• **Aufgabe**: Prüfe, ob die folgenden Aussagen mit dem Auszug über Heimweh übereinstimmen, und antworte jeweils mit Ja oder Nein samt den entscheidenden Worten als genauem Zitat. 1. Die Updates sollen vor allem schildern, wohin es gerade geht. 2. Die Updates sind hauptsächlich für die schreibende Person selbst gedacht. 3. Auf der Heimweh-Skala ist aktuell Stufe 3 erreicht.

• **Auszug**:
#####

Ich hab mir überlegt, immer mal wieder ein kleines Update zu schreiben. Hauptsächlich für mich, aber auch für alle anderen, die es interessieren könnte. Nicht wohin ich gehe, was ich grade mache, sondern mehr auf der Gefühlsschiene; wie's mir geht, welche Veränderungen ich schon gemerkt habe und auf welcher Stufe mein Heimweh so steht.
Wenn wir gerade davon sprechen, lasst uns doch mal einen Blick auf die aktuelle Heimweh Skala werfen. (Stellt euch das Ganze grad bitte mal vor, als wäre ich Moderatorin bei KiKa und stände vor einer schlechten Greenscreen Wand.)
Die aktuell erreichte Stufe ist also 3. Wieso?

#####

• **Vorliegendes Material**:
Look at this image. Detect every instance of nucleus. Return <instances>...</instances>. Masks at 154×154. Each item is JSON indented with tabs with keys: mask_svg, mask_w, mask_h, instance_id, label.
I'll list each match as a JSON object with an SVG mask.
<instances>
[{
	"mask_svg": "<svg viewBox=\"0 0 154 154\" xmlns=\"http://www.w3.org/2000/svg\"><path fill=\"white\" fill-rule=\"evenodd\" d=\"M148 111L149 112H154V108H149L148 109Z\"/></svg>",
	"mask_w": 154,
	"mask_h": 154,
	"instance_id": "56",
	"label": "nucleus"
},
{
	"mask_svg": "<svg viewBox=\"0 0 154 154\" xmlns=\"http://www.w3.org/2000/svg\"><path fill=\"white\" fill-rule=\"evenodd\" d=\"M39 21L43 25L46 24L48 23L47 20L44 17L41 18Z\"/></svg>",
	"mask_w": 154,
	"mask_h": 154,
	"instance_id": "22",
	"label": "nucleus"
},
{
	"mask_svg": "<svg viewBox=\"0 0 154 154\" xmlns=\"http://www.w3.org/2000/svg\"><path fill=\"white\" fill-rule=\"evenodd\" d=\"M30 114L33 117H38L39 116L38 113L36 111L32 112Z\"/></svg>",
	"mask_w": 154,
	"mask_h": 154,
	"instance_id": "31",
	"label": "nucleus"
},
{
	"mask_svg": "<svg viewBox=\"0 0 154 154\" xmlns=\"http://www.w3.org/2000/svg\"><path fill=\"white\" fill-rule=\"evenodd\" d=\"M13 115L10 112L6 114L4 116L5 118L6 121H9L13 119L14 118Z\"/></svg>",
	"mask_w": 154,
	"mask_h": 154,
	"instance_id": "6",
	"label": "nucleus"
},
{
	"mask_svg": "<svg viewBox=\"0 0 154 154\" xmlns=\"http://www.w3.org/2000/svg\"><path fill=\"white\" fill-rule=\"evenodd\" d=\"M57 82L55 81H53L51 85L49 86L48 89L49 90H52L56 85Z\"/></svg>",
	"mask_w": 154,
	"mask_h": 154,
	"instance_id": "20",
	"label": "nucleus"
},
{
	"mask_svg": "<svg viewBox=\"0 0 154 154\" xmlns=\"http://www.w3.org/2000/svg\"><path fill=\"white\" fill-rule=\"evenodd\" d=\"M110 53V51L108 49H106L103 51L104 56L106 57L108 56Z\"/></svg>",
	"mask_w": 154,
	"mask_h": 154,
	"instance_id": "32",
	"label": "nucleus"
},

#####

• **Antwort**:
1. Nein: „Nicht wohin ich gehe, was ich grade mache, sondern mehr auf der Gefühlsschiene“
2. Ja: „Hauptsächlich für mich“
3. Ja: „Die aktuell erreichte Stufe ist also 3.“